Late afternoon found me in the theater for Brandon “Taz” Niederauer. I had seen ‘Taz’ on a previous cruise when he was Jack Barksdale’s age. Now at the ripe old age of 21, Niederauer firmly cemented himself as the leader of the next generation of guitar virtuosos with a sizzling performance. Grace Potter followed with the first featured show of the day as she focused the set on her new album Mother Road and closed out with one of my favorites from the Nocturnals days “The Lion The Beast The Beat.” Following a necessary break to take care of disembarkation logistics for the next day, The second feature show of the day Jimmy Vivino’s All-Star Super Session took place on a very windy pool deck. Along with Bonamassa and fellow guitarist Josh Smith, Vivino deftly navigated multiple guest appearances as Barksdale, Walden, Nimmo brothers, Daddy Long Legs, Artis II, Volt, Kim Wilson, Henry James and Robert Jon from Robert Jon and the Wreck, and many others through a legendary jam session of blues and rock covers. The wind was ferocious that night, but not enough to quell the immense magnitude of talent that paraded across the stage.

Thankfully that would be the last show exposed to the elements for the evening. Moving indoors, I had to catch a second set of King King and was well rewarded. The UK had the second largest representation on the boat, outnumbering all but the US guests. King King had a lot to do with that and one could easily see why. With songs like “Rush Hour” and the introspective “When My Winter Comes,” the boys from Scotland displayed a range and showmanship that makes them a crowd favorite.
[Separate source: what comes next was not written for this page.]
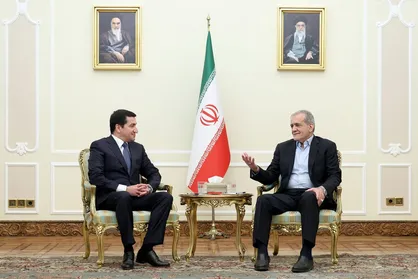 پزشکیان: تغییر مرز&zwnj;های منطقه به هیچ عنوان قابل قبول نیست/ در جمهوری آذربایجان احساس کردم که در وطن خود هستم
Splitting late shows between Jackie Venson’s incredible guitar work and Nikki Hill’s high energy performance would place the cherry on top of the evening and close out an utterly amazing experience.
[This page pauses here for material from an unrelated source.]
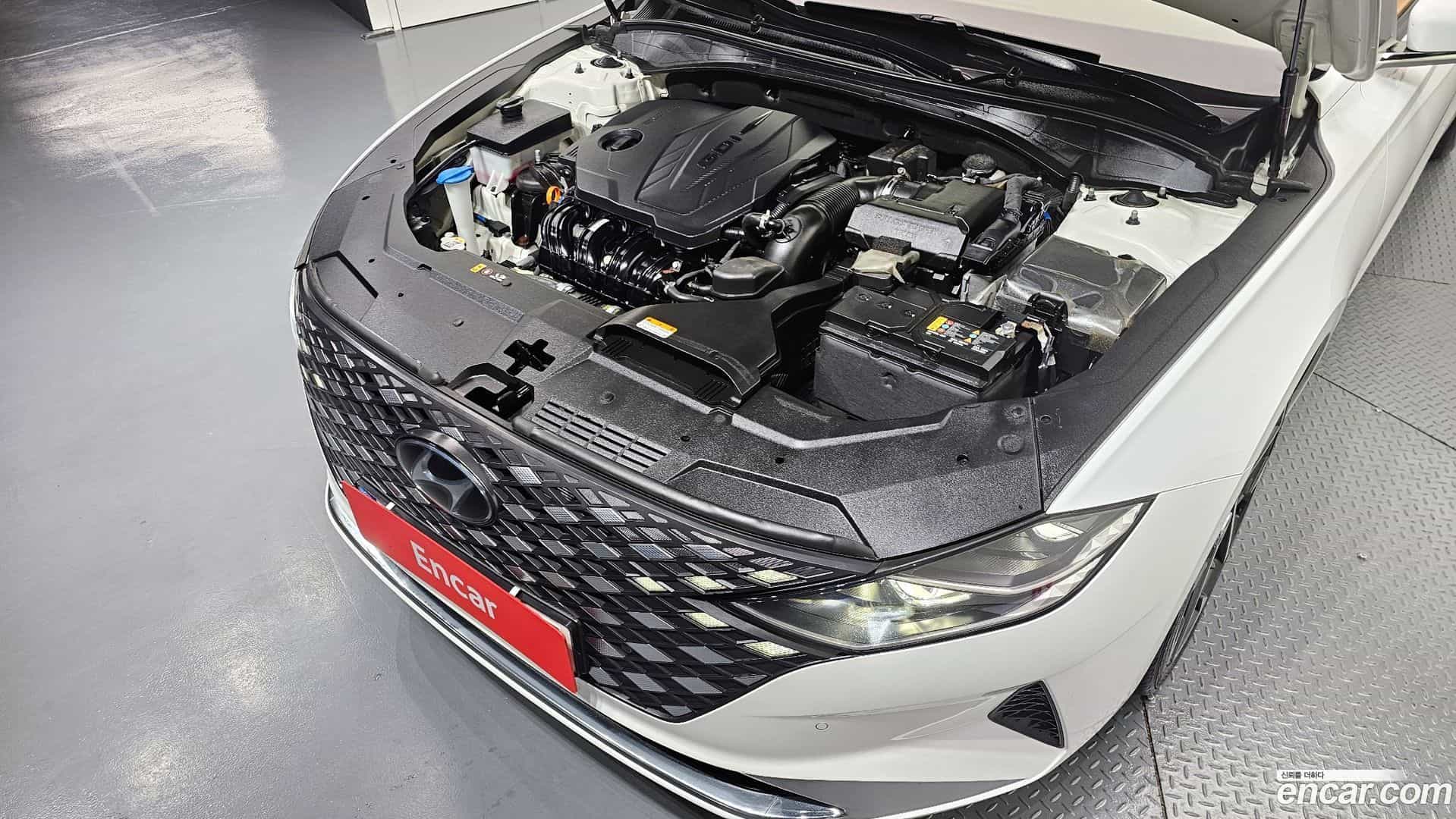 Grandeur Hyundai 2021.4-OUTER-006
As the crowd grudgingly shuffled off the boat the next morning, I reflected on the withdrawal that takes place in the days following this event. Days where decision making revolves around which show is next and when can I squeeze in a bite to eat revert back to reality and a yearning for next year’s cruise. Keeping the Blues Alive at Sea X is already sold out for 2025. Sixthman who expertly oversees these charters aboard the Norwegian Pearl is doing a first available process for those who want to get into a queue as cabins become available leading up to the event. Sign Up!

For the tenth anniversary, Bonamassa, Sixthman, and team have added an extra day and port of call to the itinerary. The March 2025 sailing will stop in Harvest Caye, Belize and Costa Maya, Mexico. The initial lineup features Big Head Todd and the Monsters, Larkin Poe, Christone “Kingfish” Ingram, Samantha Fish, Eric Gales, Joanne Shaw Taylor, Eddie 9v, Jimmy Vivino, and many others yet to be announced. It promises to be a lifetime event and this blues lover’s heart can rest content knowing we’re booked. Ready for a trip to blues rock nirvana in ’25!

One thought on “Keeping The Blues Alive at Sea IX – A Solo Traveler’s Experience

  • King king never fail to deliver and are an asset to any lineup. But this cruise sounds as if older fans are not welcome. Calling people who cannot stand for hours at a time squatters is disgusting. Its not band time but the waiting times that are hard on ones feet. It sounds like entertaning spaces cannot cope with large numbers. Imagine booking to see your favourite band and cant get in. As to where it goes does anyone care. After seeing people hospitalised after eating ashore in mexico I certainly would not leave the ship. So this older muso will stay away.